Frank Leslie Coombs (December 27, 1853 – October 5, 1934) was an American lawyer and politician who served one term as a congressman from California from 1901 to 1903.

Life
Frank Leslie Coombs was born in Napa, California, the son of Nathan Coombs and Maria Isabel Gordon. His maternal grandparents were William Gordon (who was a naturalized Mexican citizen originally from Ohio) and Juana Maria Lucero (who was Mexican). Coombs attended the public schools in California and Dorchester High School in Boston, Massachusetts. He graduated from the law department of Columbian University (now George Washington University Law School), Washington, D.C., in 1875. Coombs was admitted to the bar in 1875 and commenced practice in Napa. He was the District Attorney of Napa County from 1880 to 1885.

Coombs was a member of the California State Assembly, serving from 1887 to 1893 and 1897 to 1899, each time representing Napa County, and served as Speaker in 1891 and again in 1897. On the death of John F. Swift, he was appointed United States Minister to Japan and served from June 1892 to August 1893. He was the State Librarian of California from April 1, 1898 to April 1, 1899. Coombs was the United States Attorney for the Northern District of California from April 1, 1899 to March 1, 1901.

Exercise directions:
According to the biography of Frank Leslie Coombs, in which years did he serve as Speaker of the California State Assembly?

Records:

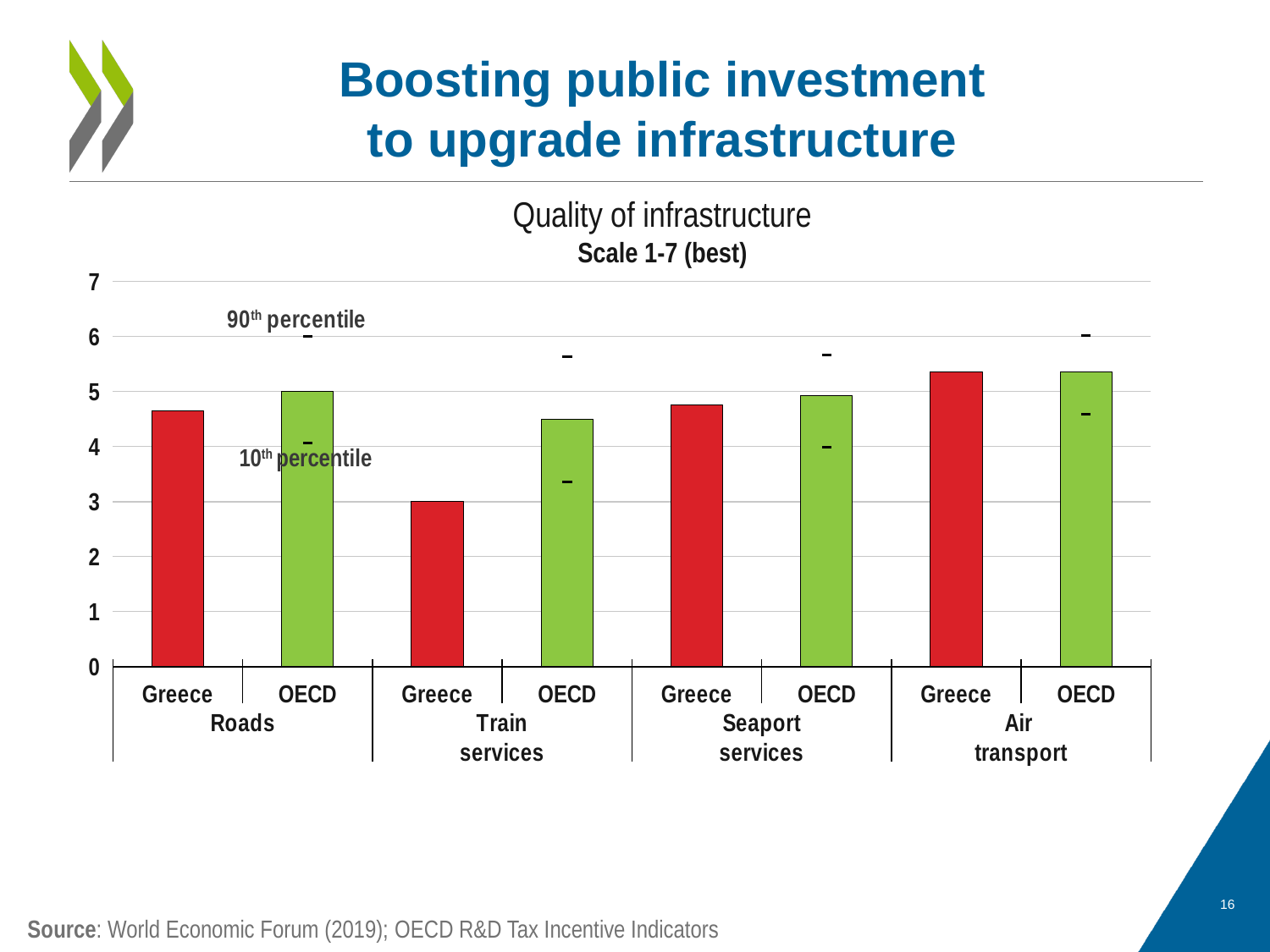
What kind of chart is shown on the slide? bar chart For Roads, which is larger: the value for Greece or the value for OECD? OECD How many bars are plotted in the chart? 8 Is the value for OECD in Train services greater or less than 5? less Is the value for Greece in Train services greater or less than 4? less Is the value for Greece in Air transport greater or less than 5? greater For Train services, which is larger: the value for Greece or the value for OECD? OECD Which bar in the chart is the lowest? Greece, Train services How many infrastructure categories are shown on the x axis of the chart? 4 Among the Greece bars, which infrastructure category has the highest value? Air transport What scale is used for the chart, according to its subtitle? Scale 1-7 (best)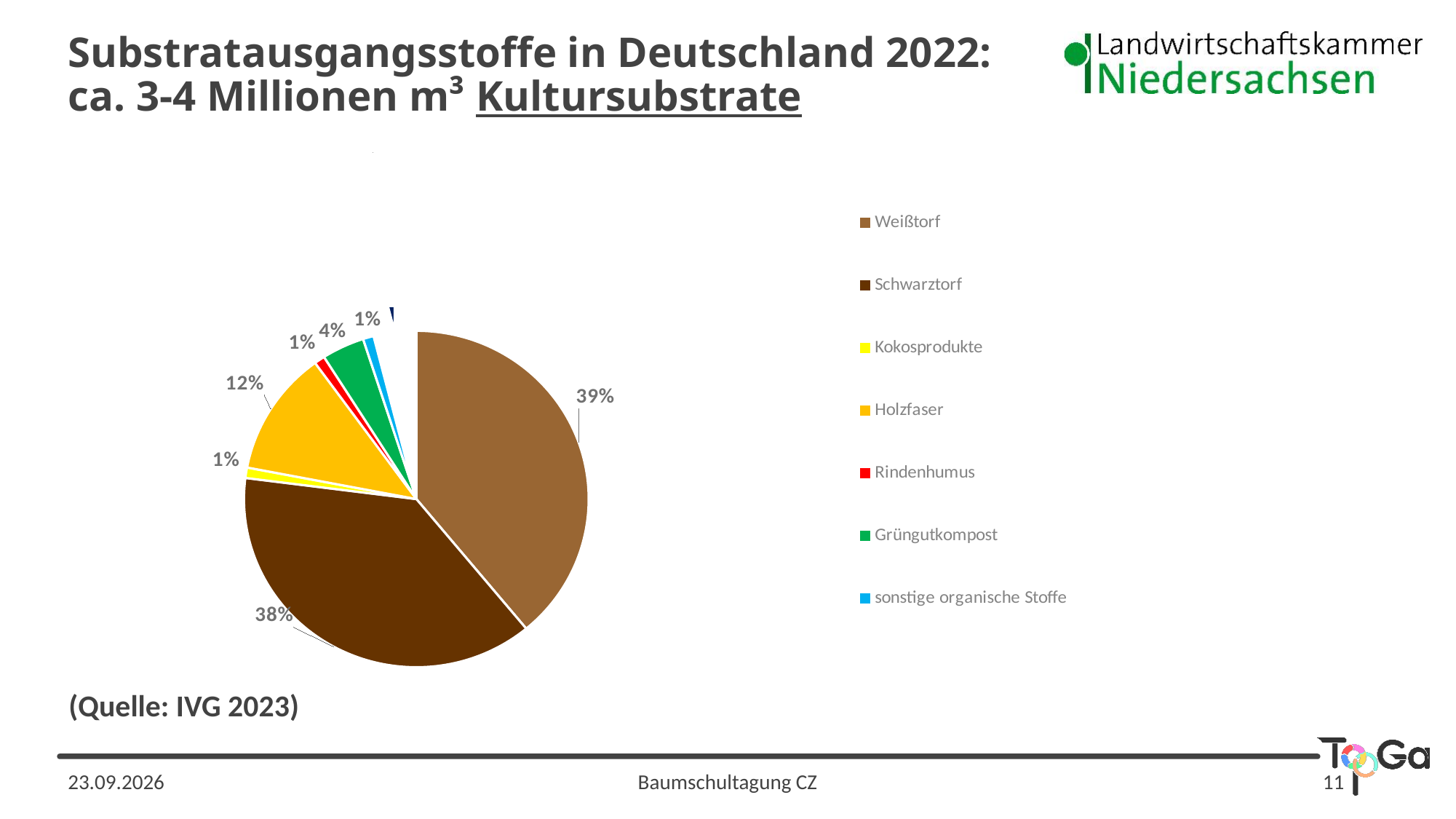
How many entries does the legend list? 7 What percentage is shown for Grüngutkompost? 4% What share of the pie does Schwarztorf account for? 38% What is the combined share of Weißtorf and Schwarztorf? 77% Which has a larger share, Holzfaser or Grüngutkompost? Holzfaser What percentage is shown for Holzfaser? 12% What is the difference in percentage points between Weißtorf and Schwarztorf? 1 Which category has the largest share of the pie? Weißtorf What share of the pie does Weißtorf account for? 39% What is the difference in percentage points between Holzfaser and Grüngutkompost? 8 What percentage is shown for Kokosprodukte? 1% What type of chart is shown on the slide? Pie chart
---
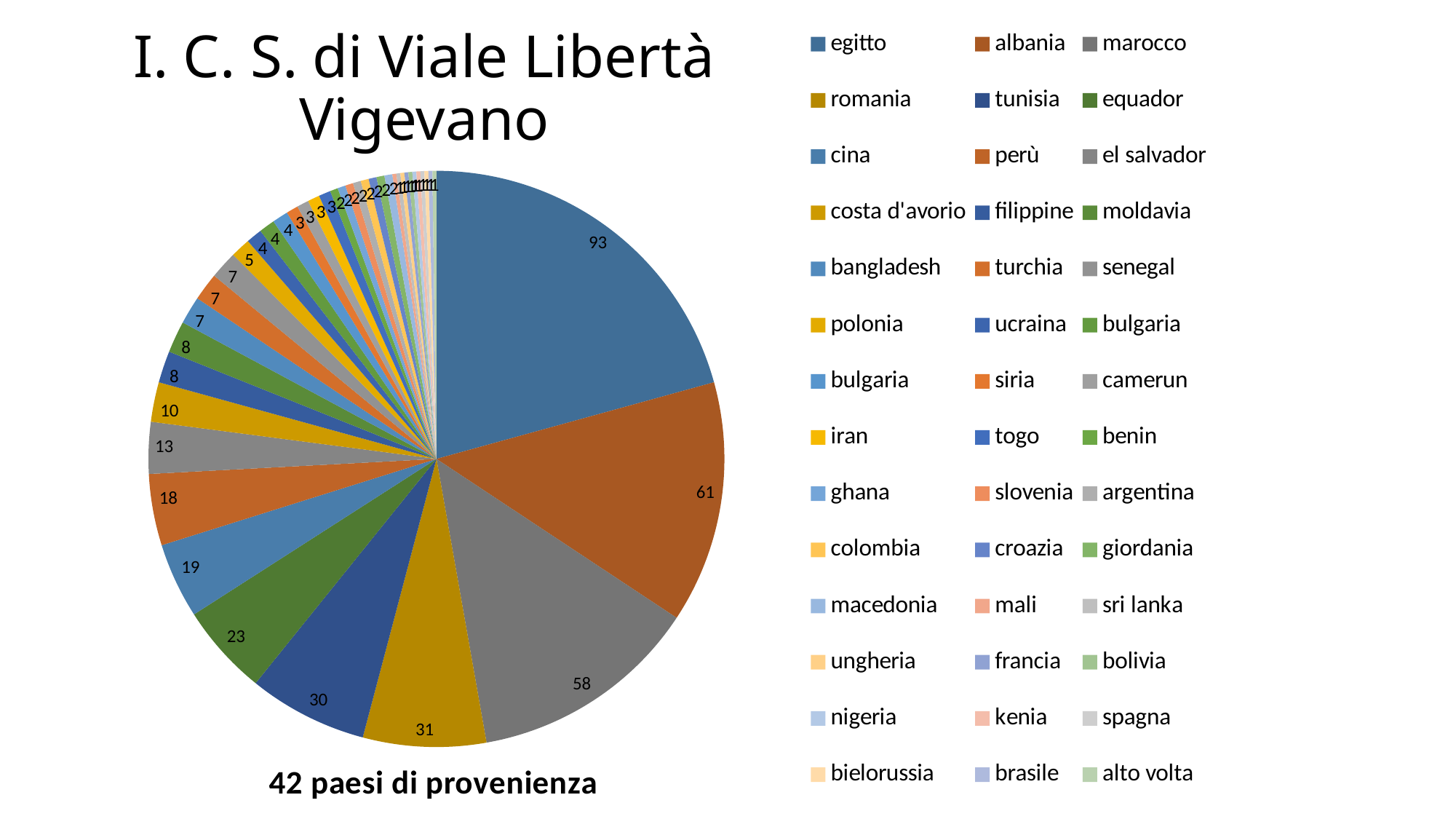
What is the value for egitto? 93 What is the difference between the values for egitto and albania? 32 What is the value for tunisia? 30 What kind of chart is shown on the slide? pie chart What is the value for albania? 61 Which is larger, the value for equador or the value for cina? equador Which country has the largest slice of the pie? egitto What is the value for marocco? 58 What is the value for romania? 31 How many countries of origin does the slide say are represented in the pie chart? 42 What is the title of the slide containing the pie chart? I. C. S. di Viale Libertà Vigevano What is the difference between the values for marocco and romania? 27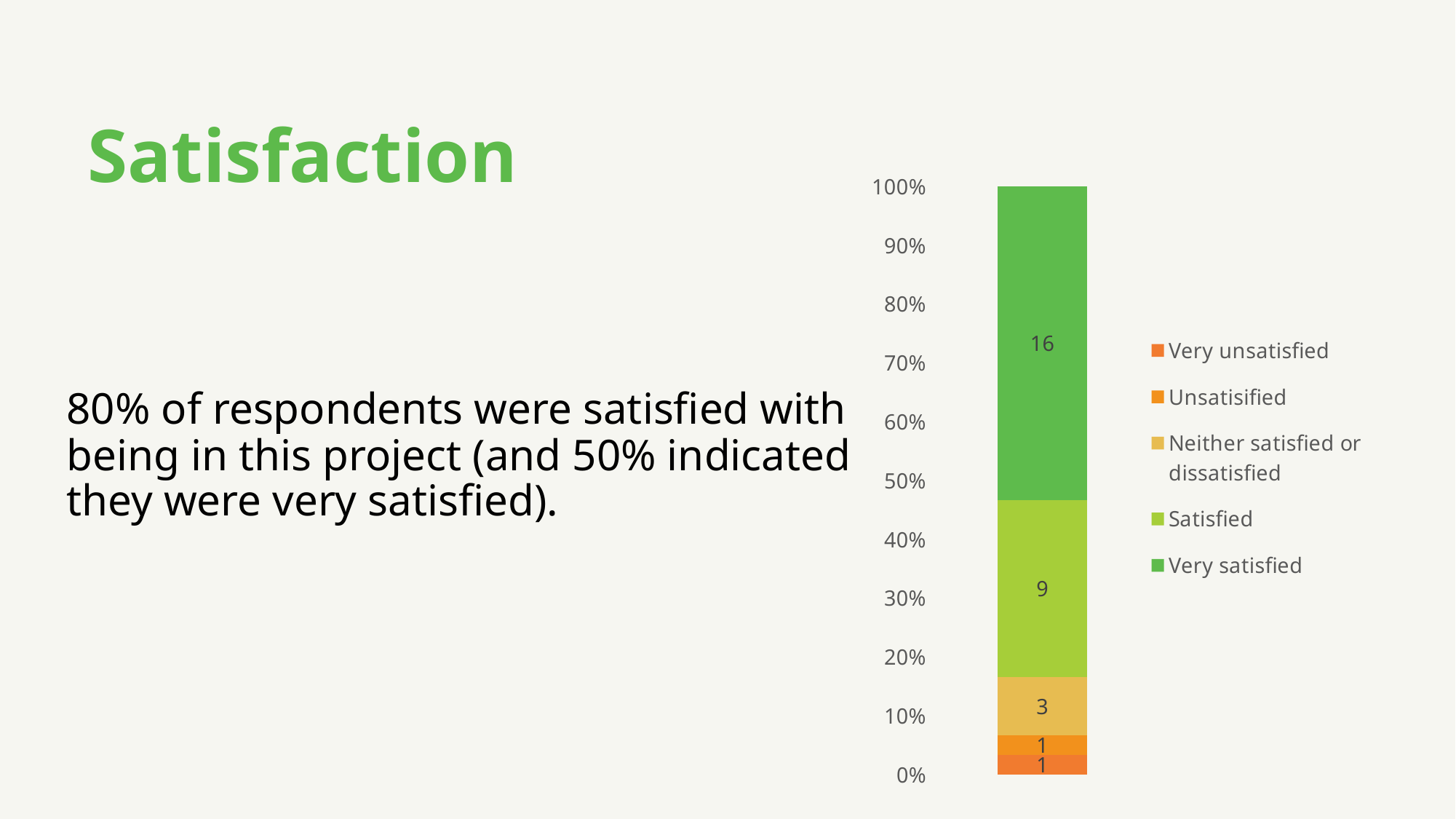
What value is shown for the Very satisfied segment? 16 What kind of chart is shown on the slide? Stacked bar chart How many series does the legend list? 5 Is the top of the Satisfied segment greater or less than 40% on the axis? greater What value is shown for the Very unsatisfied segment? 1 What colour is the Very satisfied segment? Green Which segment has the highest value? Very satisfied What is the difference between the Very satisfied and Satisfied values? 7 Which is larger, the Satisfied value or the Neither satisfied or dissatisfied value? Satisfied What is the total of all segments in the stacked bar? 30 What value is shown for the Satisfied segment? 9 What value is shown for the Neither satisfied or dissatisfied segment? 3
* * *
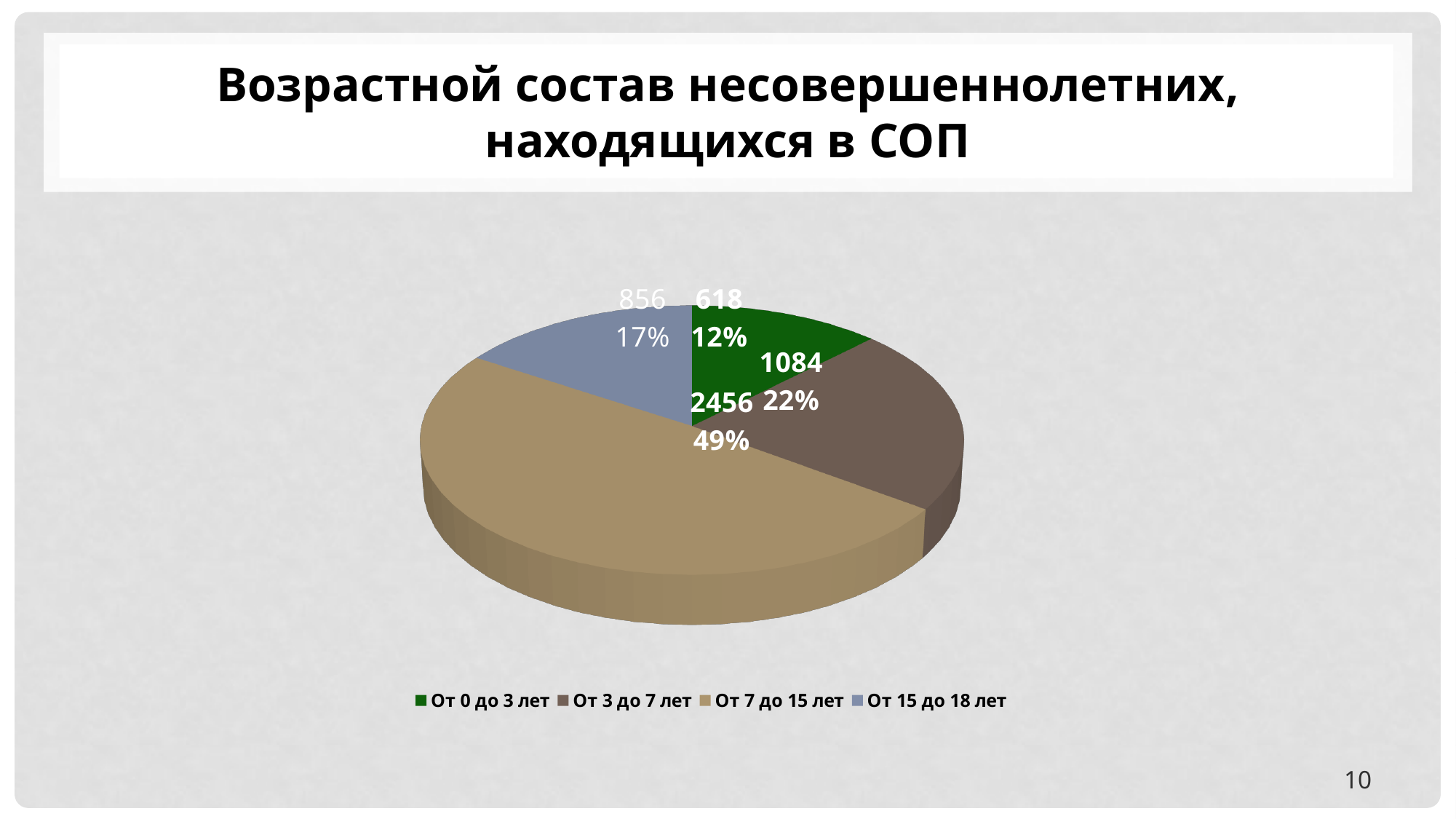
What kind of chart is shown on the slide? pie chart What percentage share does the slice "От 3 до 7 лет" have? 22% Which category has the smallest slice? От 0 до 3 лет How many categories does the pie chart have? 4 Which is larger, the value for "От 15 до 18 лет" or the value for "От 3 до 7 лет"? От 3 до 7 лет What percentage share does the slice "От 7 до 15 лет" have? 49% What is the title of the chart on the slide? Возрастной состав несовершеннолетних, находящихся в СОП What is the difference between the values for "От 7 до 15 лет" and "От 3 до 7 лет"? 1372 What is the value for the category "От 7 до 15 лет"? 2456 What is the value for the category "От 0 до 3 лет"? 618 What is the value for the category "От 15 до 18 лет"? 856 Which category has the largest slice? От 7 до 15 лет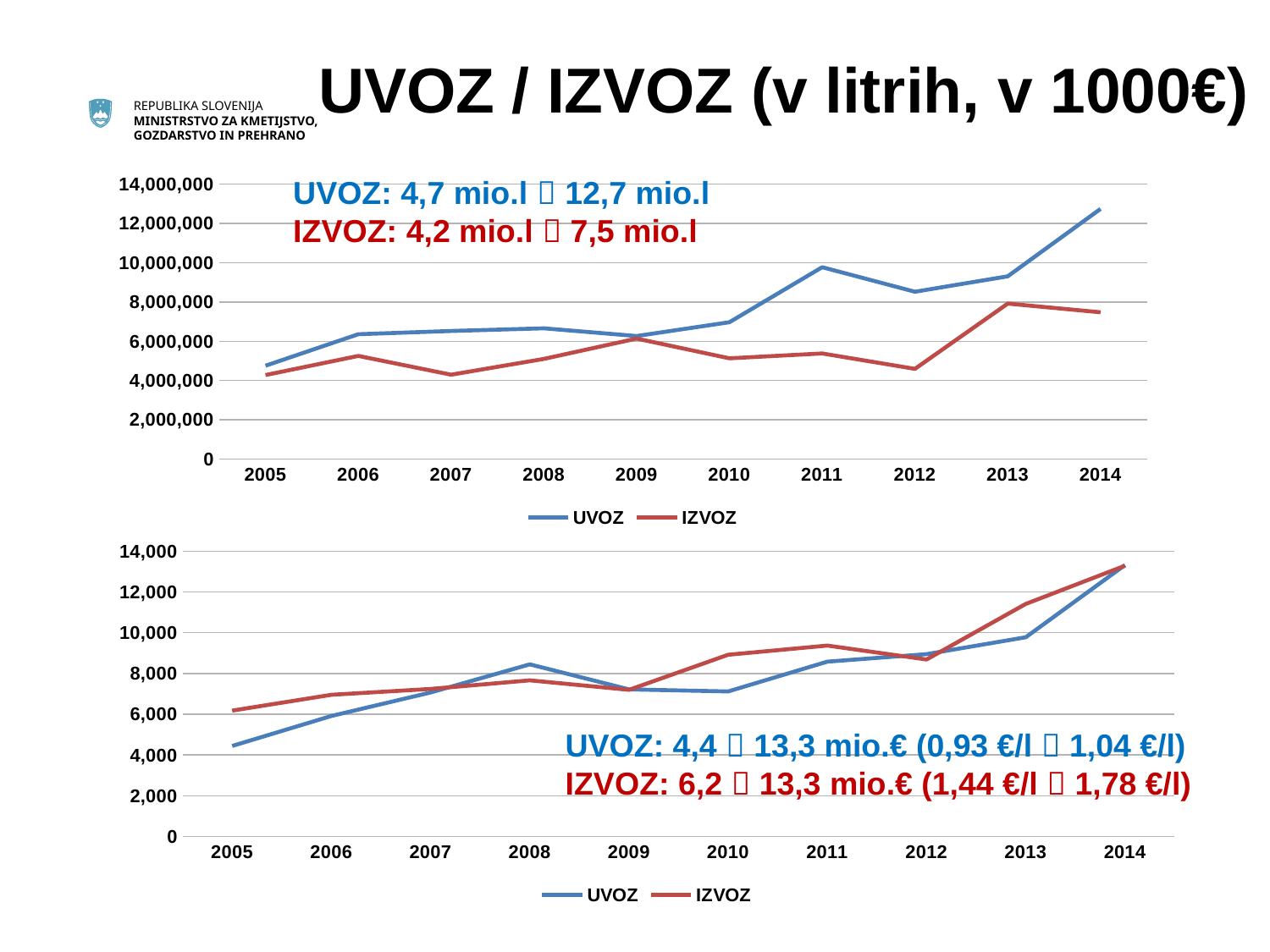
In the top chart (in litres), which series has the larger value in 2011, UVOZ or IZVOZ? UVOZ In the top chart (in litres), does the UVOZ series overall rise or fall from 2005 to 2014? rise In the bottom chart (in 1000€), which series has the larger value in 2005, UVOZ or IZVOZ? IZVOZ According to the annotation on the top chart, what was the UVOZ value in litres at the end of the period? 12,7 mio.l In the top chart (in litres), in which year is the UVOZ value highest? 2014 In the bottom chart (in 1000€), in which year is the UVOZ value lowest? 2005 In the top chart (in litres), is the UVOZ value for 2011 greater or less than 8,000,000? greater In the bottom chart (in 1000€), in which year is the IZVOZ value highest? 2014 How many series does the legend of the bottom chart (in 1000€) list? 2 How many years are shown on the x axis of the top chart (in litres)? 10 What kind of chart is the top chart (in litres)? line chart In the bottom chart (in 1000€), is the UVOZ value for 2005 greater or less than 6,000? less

Output for this exercise:
1891 and 1897